The Co-operative Group has posted profits of £12m for the first half of 2014, a return to form after its financial performance in 2013.
The group posted its worst financial results in its history during 2013, generating losses of £767m for the first six months of the year and an annual loss of£2.3bn.
However, underlying profits, excluding one-off gains from the sale of businesses, dropped 43% to £66m year-on-year.
Following the appointment of Richard Pennycook as chief executive in March, Co-op Group has begun the implementation of a three-year turnaround strategy.
Reform measures to the change the management structure of the group were passed this week and will include the Co-op Group reducing its board from 20 members to 11.

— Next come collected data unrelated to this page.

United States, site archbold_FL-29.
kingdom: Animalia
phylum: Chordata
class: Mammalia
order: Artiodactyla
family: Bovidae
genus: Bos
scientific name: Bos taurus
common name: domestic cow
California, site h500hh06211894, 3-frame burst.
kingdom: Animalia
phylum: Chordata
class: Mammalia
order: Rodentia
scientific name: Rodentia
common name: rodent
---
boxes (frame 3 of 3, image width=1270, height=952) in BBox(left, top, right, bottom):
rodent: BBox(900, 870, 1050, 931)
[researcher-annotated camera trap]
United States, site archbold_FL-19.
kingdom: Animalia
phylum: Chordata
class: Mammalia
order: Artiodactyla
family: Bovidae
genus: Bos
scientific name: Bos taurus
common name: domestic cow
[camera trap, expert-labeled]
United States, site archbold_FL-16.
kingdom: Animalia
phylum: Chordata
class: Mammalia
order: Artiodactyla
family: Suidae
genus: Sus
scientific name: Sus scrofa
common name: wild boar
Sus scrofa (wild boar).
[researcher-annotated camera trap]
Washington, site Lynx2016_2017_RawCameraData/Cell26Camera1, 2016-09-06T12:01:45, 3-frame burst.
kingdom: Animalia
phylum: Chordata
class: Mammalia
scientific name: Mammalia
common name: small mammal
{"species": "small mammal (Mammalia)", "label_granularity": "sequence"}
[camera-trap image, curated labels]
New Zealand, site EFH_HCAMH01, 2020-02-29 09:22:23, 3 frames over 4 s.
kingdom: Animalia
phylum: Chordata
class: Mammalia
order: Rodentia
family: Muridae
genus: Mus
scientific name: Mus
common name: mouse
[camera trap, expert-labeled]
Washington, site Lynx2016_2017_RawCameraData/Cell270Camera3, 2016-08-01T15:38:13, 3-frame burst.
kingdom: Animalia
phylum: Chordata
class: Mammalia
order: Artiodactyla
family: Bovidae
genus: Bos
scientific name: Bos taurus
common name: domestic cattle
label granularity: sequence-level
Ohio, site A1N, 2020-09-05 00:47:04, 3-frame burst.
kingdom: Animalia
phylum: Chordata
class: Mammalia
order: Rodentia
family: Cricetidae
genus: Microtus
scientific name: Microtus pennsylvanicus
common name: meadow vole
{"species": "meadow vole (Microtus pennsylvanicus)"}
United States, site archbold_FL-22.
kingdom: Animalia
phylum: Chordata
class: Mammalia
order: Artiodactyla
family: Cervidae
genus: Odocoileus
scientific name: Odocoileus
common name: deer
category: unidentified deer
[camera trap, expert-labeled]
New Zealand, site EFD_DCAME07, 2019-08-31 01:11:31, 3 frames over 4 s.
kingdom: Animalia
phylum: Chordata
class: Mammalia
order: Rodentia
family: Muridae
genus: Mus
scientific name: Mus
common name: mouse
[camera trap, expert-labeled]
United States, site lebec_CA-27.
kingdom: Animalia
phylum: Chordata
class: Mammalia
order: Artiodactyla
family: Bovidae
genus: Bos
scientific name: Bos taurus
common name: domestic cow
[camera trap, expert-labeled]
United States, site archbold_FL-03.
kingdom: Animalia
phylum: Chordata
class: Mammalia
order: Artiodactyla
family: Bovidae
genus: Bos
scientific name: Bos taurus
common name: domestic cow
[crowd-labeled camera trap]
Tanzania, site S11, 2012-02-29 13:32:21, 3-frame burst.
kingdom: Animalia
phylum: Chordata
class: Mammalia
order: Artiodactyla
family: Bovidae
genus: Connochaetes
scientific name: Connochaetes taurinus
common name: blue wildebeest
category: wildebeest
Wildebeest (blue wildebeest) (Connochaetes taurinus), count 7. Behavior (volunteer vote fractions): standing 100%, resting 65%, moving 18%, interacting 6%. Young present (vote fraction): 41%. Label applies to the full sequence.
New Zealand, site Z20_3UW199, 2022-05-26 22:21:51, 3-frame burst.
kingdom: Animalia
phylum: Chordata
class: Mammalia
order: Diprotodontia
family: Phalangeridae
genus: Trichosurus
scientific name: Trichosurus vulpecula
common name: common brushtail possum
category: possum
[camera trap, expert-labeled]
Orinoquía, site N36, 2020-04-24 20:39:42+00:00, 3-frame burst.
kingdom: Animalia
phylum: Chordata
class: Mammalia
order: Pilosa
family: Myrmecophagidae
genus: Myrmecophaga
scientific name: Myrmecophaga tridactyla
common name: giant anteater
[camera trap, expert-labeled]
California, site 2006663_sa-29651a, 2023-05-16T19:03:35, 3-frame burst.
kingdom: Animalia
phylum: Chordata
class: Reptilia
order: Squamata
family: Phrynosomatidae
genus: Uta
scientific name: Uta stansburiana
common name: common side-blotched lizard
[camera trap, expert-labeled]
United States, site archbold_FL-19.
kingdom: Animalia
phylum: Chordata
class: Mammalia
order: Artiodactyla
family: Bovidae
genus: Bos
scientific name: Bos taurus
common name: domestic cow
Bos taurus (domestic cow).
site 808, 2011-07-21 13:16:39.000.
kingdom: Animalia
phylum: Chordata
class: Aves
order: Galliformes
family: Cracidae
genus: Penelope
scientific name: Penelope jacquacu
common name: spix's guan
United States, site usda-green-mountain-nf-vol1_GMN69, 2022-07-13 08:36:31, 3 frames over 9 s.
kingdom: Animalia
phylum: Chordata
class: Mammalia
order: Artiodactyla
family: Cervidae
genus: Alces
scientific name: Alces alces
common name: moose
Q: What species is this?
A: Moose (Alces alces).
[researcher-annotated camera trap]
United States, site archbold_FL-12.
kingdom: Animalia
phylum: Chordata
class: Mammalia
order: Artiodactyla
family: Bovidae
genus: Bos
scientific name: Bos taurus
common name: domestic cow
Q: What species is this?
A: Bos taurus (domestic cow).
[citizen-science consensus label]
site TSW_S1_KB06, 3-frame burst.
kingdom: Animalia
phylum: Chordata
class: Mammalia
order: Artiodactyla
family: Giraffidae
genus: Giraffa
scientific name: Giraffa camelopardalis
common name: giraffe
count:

Penncook said: “Over the last six months we have been focused on putting the building blocks in place to allow us to move from what has been the rescue phase for the Group.
“Much has been achieved as we work towards addressing our commercial recovery, including constitutional reform and reducing our significant debt levels. Now we can move on to what will be a long and exciting rebuild phase.
“Looking back at 2013, it will be remembered, at least in part, for the £2.5bn statutory comprehensive loss reported by the Group. The equivalent figure for the first six months of 2014 is a comprehensive gain of £116m and is just one indicator showing that the Group is moving solidly in the right direction.
“But that should not mask how much there is still to do.”